Devops

Categories: Architecture

Infoworld has an interesting article titled 7 signs you’re doing devops wrong which makes excellent points.

And an intereresting interview with Alan Zeichick about DevOps was posted on slashdot recently (text transcript available).

Devops is the supposedly new concept of having sysadmins and developers work in the same team. I find the discussions amusing sometimes, having often worked in small companies where there was never a separate “sysadmin” (aka “IT Operations”) team; nevertheless the concept is a good one. System administration is a valuable skill, and one that is not the same as software development; network security, scalability, monitoring/alerting, repeatable deployments, low downtime during deployment, licencing, and many other important items are things that many developers are not sufficiently aware of.

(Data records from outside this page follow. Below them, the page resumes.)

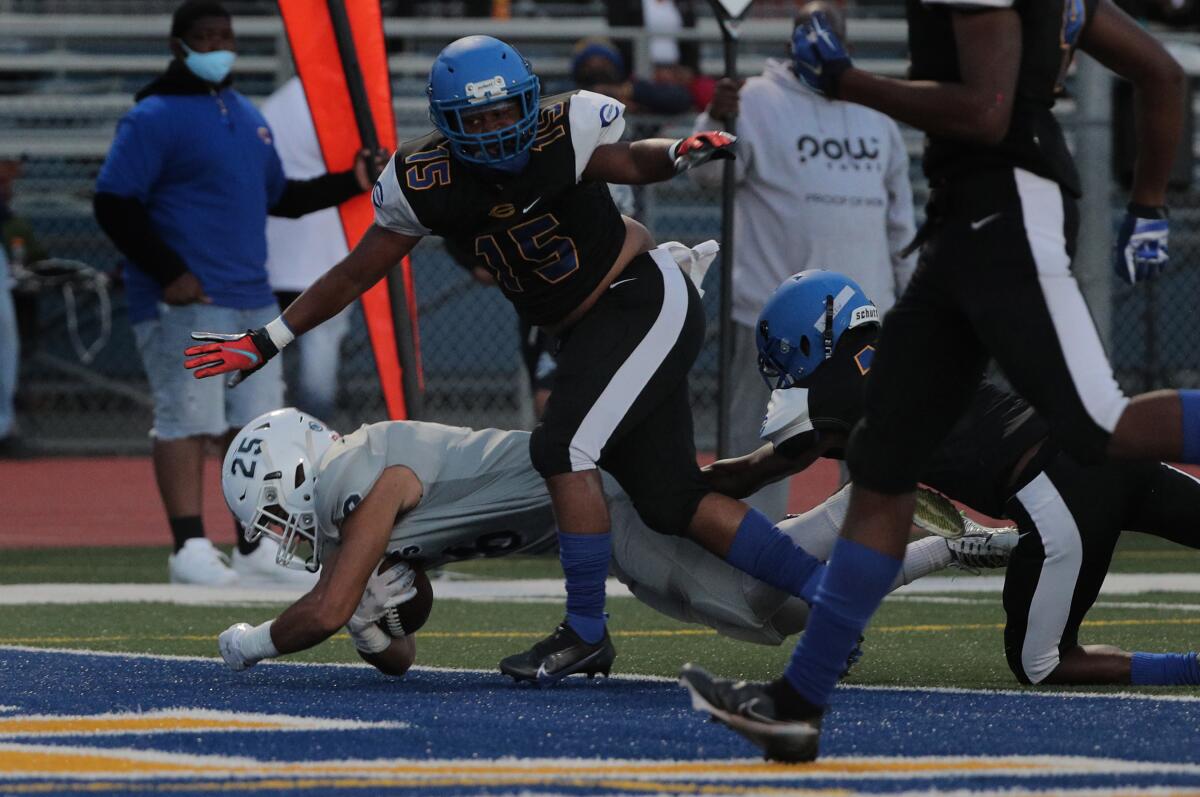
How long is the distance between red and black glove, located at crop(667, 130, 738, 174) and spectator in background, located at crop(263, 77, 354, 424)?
4.77 metres

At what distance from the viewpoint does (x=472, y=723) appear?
4.33 metres

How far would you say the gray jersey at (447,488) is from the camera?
5.26 meters

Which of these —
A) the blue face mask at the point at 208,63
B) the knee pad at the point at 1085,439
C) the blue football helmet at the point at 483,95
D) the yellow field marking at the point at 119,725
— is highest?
the blue football helmet at the point at 483,95

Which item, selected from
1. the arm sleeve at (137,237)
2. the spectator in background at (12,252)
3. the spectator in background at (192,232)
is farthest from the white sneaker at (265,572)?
the spectator in background at (12,252)

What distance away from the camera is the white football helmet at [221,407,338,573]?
5.33m

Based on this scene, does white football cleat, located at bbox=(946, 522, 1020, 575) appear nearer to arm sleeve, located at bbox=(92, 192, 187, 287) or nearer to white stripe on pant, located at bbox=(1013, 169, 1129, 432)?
white stripe on pant, located at bbox=(1013, 169, 1129, 432)

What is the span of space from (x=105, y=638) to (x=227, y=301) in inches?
96.2

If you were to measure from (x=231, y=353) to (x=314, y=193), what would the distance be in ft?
11.1

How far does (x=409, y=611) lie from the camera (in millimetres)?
5363

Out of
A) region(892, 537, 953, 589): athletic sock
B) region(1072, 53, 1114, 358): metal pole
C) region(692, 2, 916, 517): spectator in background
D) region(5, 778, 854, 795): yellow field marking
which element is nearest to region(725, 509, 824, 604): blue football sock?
region(892, 537, 953, 589): athletic sock

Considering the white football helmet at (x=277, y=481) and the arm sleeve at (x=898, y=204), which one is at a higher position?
the white football helmet at (x=277, y=481)

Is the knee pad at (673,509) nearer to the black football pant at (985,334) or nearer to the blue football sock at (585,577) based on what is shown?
the blue football sock at (585,577)

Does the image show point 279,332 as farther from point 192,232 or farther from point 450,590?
point 192,232

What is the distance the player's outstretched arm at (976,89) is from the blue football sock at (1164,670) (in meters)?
1.67
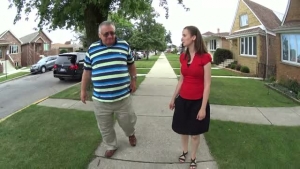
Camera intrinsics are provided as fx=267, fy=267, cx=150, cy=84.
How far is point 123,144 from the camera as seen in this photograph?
4418 millimetres

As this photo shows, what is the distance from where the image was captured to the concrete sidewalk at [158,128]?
12.6ft

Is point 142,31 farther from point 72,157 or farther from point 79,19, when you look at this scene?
point 72,157

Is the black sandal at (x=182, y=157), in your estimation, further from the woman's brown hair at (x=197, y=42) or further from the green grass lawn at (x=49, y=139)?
the woman's brown hair at (x=197, y=42)

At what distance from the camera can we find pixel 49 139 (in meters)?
4.66

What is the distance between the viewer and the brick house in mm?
38188

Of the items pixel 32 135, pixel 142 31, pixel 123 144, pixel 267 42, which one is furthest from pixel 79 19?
pixel 142 31

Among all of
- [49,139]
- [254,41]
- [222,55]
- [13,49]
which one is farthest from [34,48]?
[49,139]

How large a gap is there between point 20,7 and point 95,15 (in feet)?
9.91

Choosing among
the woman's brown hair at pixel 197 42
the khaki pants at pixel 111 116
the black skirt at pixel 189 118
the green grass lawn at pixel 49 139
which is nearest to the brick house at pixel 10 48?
the green grass lawn at pixel 49 139

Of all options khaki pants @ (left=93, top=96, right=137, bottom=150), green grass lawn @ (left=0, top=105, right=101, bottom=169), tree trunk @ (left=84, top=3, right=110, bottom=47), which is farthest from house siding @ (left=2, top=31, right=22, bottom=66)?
khaki pants @ (left=93, top=96, right=137, bottom=150)

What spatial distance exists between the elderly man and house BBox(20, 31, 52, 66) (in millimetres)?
43131

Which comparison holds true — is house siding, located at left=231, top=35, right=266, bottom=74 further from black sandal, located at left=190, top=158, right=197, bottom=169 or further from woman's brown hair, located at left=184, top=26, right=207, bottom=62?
woman's brown hair, located at left=184, top=26, right=207, bottom=62

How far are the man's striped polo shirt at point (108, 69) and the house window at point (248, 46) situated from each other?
17.5m

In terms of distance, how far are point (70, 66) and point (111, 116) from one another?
439 inches
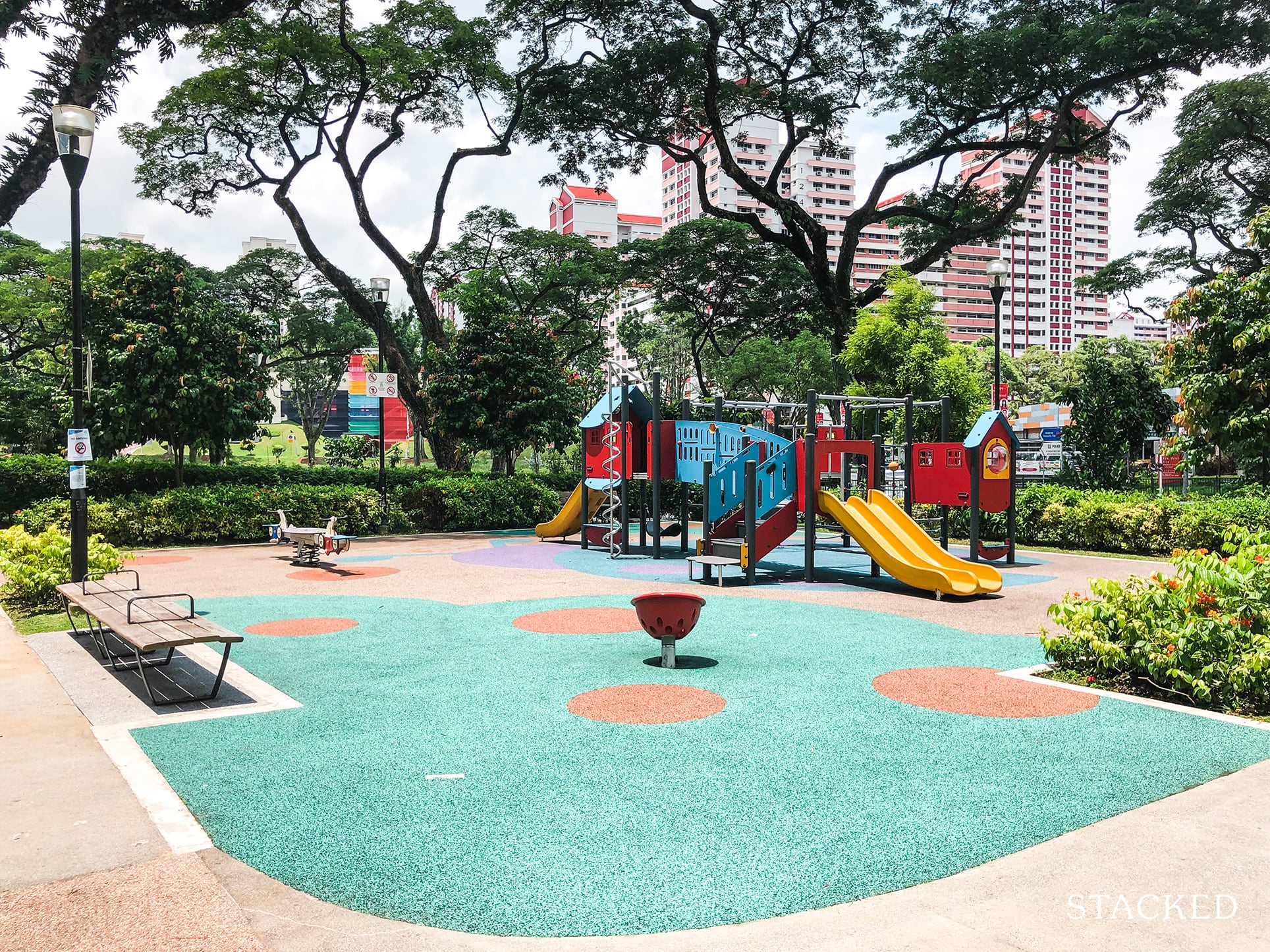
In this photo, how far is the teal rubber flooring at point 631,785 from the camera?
12.5 feet

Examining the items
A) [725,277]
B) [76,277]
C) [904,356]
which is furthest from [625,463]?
[725,277]

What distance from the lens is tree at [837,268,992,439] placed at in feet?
89.7

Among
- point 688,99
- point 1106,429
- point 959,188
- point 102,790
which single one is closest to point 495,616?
point 102,790

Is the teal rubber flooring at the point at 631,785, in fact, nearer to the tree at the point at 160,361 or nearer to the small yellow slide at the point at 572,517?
the small yellow slide at the point at 572,517

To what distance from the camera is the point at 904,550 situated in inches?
519

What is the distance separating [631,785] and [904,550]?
9.15 m

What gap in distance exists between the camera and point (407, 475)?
938 inches

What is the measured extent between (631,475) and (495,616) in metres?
7.52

The old approach of first developing software then “tossing it over the wall” to a sysadmin team doesn’t work well - software often needs to be designed properly to support scalability/security etc. And on the other hand, I’ve often encountered situations where the deployment phase of well-implemented software (ie that part done by the admin team) has been painfully bureaucratic, or simply screwed up. The truly new concept of “cloud-based” systems makes the overlap between development and deployment even more blurred.

IMO, the “devops” supporters are right in concluding that those with skills in system administration and those in software development need to work more closely together, with some or all members of both teams “overlapping”. Both skillsets (dev and ops) are important, and separate.

Unfortunately, as Alan Zeichick points out, achieving that can be difficult.